A porta da sala se abre com um
estouro enorme. Granadas de gás voam pelo vão enquanto um grupo de elite invade
o recinto equipado para a mais perigosa das missões. Quase que instantaneamente
Pontes é imobilizado e retirado do local. Roberto fica sem ação, com os olhos em
chames devido ao gás. Em um estado alterado de consciência vê tudo como se num
sonho, uma sonho mau, mas ainda assim um sonho.
Quando seus olhos param de arder
e sua mente volta a normalidade, só então, ele enxerga a mulher sentada na
cadeira onde antes repousava Pontes.
–
Ângela!? Pensei que estivesse em Londres? O que você está fazendo aqui? E
o que significa tudo isso?
–
Calma, querido. Não se excite demais. Se quiser, e eu acho que é melhor,
pode ir pra casa e descansar ele não vai mais incomodar você. Isso já foi
arranjado.
– O que você quer dizer com isso? O que vai acontecer com o Pontes?
– Não pense mais nisso, Roberto. É melhor pra todos assim, e principalmente
pra você. Vá pra casa, descanse e nunca mais pense no que foi falado nessa sala
hoje.
Ângela levantou-se e saiu da
sala deixando Roberto sozinho. Ele não entendia nada do que estava acontecendo.
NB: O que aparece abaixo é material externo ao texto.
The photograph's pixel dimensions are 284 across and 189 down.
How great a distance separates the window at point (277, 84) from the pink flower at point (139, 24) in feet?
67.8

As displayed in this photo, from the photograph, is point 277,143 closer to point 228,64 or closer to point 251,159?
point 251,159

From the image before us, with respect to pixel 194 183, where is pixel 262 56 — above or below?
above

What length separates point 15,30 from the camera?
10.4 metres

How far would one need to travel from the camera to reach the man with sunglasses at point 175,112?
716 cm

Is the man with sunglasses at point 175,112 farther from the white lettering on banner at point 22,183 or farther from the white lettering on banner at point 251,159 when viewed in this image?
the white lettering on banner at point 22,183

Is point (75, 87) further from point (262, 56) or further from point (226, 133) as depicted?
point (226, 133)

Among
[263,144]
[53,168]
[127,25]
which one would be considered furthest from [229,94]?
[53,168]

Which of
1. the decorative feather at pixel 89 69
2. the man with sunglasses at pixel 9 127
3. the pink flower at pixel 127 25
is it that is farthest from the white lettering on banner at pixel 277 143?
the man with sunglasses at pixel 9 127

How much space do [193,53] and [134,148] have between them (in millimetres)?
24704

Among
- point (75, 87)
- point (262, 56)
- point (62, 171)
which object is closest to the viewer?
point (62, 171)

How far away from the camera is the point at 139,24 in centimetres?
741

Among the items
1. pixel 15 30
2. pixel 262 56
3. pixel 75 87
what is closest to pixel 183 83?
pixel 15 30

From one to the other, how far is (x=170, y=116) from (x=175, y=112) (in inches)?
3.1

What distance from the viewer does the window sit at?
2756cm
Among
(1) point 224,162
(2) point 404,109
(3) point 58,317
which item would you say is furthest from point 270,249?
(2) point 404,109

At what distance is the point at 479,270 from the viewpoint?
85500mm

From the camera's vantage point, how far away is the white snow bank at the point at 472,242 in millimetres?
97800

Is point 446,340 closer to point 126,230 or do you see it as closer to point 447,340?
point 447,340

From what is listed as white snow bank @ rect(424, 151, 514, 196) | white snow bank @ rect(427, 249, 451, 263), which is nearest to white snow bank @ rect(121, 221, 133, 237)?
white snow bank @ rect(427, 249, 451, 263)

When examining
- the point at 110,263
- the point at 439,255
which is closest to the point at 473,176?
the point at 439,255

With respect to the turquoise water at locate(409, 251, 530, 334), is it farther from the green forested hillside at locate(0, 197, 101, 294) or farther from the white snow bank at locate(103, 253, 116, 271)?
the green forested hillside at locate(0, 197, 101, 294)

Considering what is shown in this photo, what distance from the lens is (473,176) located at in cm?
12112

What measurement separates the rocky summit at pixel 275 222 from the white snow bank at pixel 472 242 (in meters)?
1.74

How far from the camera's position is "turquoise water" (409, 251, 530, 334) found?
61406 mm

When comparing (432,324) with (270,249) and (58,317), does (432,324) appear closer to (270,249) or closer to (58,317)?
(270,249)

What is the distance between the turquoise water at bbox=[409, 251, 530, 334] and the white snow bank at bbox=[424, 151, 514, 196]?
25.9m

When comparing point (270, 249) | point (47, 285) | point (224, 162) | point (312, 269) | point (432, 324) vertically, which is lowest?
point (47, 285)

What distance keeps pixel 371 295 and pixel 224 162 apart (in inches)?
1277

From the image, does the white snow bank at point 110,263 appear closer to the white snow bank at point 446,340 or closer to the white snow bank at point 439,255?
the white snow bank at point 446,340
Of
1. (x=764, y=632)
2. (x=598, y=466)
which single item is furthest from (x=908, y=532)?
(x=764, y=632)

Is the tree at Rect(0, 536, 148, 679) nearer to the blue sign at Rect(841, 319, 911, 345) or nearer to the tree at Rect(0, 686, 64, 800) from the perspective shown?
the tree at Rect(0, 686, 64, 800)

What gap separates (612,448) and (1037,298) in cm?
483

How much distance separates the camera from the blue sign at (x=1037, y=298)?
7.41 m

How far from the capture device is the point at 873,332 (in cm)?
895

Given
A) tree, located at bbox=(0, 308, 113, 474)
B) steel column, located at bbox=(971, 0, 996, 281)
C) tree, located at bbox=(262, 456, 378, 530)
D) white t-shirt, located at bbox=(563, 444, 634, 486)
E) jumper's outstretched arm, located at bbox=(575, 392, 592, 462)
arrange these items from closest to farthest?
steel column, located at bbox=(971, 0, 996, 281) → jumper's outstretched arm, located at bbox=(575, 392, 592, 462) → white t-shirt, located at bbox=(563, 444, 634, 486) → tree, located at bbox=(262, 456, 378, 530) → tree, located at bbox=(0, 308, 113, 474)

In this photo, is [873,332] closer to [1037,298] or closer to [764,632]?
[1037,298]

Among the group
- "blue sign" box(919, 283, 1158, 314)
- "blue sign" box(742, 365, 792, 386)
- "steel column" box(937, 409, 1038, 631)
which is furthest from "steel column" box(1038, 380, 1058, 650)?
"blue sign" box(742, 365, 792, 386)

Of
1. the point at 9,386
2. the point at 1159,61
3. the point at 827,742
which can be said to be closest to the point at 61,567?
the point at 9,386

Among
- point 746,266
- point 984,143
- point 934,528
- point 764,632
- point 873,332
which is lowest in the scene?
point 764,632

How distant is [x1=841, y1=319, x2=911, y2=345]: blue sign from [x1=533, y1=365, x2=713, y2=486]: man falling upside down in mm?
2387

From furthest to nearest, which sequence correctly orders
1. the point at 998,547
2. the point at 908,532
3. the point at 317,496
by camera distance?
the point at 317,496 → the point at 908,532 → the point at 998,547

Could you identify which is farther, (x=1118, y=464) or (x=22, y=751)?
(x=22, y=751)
Era a coisa mais maluca que ele já viu em toda a sua vida. O que aconteceria com
Pontes? Como ele podia esquecer o amigo? Roberto também se levantou e saiu. Viu
o carro da esposa parado em frente ao bar e decidiu voltar com ela para a casa.
Ângela tinha sido bem enfática de que ele tinha que esquecer de tudo. Será que
conseguiria? Ele não sabia. O sorriso dela ao vê-lo entrar no carro, porém, fez
com que por uma fração de segundo esquecesse mesmo de tudo. Quem sabe com o
tempo ele não esquecesse realmente de tudo?